→ **Supplied information**
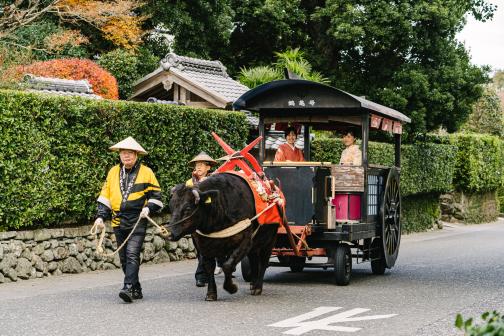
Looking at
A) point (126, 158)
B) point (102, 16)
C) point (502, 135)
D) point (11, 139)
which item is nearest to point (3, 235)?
point (11, 139)

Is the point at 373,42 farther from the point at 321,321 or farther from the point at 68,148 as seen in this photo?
the point at 321,321

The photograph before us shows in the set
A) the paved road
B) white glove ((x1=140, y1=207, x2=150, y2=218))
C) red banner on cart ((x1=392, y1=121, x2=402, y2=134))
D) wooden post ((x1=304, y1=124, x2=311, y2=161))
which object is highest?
red banner on cart ((x1=392, y1=121, x2=402, y2=134))

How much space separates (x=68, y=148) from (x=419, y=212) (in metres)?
19.6

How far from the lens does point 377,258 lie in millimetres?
15547

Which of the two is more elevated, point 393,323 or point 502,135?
point 502,135

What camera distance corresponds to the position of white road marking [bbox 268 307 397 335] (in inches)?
372

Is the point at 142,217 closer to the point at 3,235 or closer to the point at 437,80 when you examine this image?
the point at 3,235

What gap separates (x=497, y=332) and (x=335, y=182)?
9642 millimetres

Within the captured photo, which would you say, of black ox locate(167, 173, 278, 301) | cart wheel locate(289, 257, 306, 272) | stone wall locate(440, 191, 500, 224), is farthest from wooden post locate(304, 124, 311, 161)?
stone wall locate(440, 191, 500, 224)

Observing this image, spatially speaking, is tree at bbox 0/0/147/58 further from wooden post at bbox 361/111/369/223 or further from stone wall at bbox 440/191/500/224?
stone wall at bbox 440/191/500/224

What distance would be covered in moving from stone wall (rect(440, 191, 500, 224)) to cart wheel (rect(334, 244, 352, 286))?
2577 centimetres

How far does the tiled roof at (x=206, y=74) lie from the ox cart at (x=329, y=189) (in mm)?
10266

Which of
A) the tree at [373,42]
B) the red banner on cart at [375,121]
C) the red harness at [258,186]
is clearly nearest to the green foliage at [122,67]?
the tree at [373,42]

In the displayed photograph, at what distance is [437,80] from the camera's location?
1246 inches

→ **Given problem**
Switch every "wooden post" in the data above to "timber post", and reproduce the data with no other changes. Leave the pictures out of your answer.

→ **Exercise answer**
Looking at
A) point (126, 158)
B) point (102, 16)
C) point (502, 135)
D) point (11, 139)
which item is nearest to point (3, 235)?
point (11, 139)

Is the point at 373,42 farther from the point at 321,321 or farther from the point at 68,148 as seen in this photo?
the point at 321,321

The photograph before us shows in the set
A) the paved road
B) white glove ((x1=140, y1=207, x2=150, y2=218))
C) red banner on cart ((x1=392, y1=121, x2=402, y2=134))
D) timber post ((x1=304, y1=124, x2=311, y2=161))
which object is highest?
red banner on cart ((x1=392, y1=121, x2=402, y2=134))

How much space separates (x=68, y=148) from (x=419, y=212) (in metres)?
19.6

How far from the lens does point 377,258 lie in millimetres?
15547

Which of the two is more elevated, point 393,323 or point 502,135?
point 502,135

What camera distance corresponds to the position of white road marking [bbox 268 307 397 335] (in inches)?
372

Is the point at 142,217 closer to the point at 3,235 or closer to the point at 437,80 when you examine this image?
the point at 3,235

What gap separates (x=497, y=332) and (x=335, y=182)?
9642 millimetres

Within the captured photo, which would you say, of black ox locate(167, 173, 278, 301) | cart wheel locate(289, 257, 306, 272) | stone wall locate(440, 191, 500, 224), is farthest from timber post locate(304, 124, 311, 161)?
stone wall locate(440, 191, 500, 224)

Observing this image, spatially speaking, is tree at bbox 0/0/147/58 further from timber post at bbox 361/111/369/223 or further from stone wall at bbox 440/191/500/224?
stone wall at bbox 440/191/500/224

What distance would be covered in moving from stone wall (rect(440, 191, 500, 224)) to cart wheel (rect(334, 244, 352, 286))?
2577 centimetres

How far does the tiled roof at (x=206, y=74) lie from the ox cart at (x=329, y=189) (in mm)?
10266

Which of
A) the tree at [373,42]
B) the red banner on cart at [375,121]
C) the red harness at [258,186]
is clearly nearest to the green foliage at [122,67]?
the tree at [373,42]

In the displayed photograph, at what distance is [437,80] from the camera's location?
1246 inches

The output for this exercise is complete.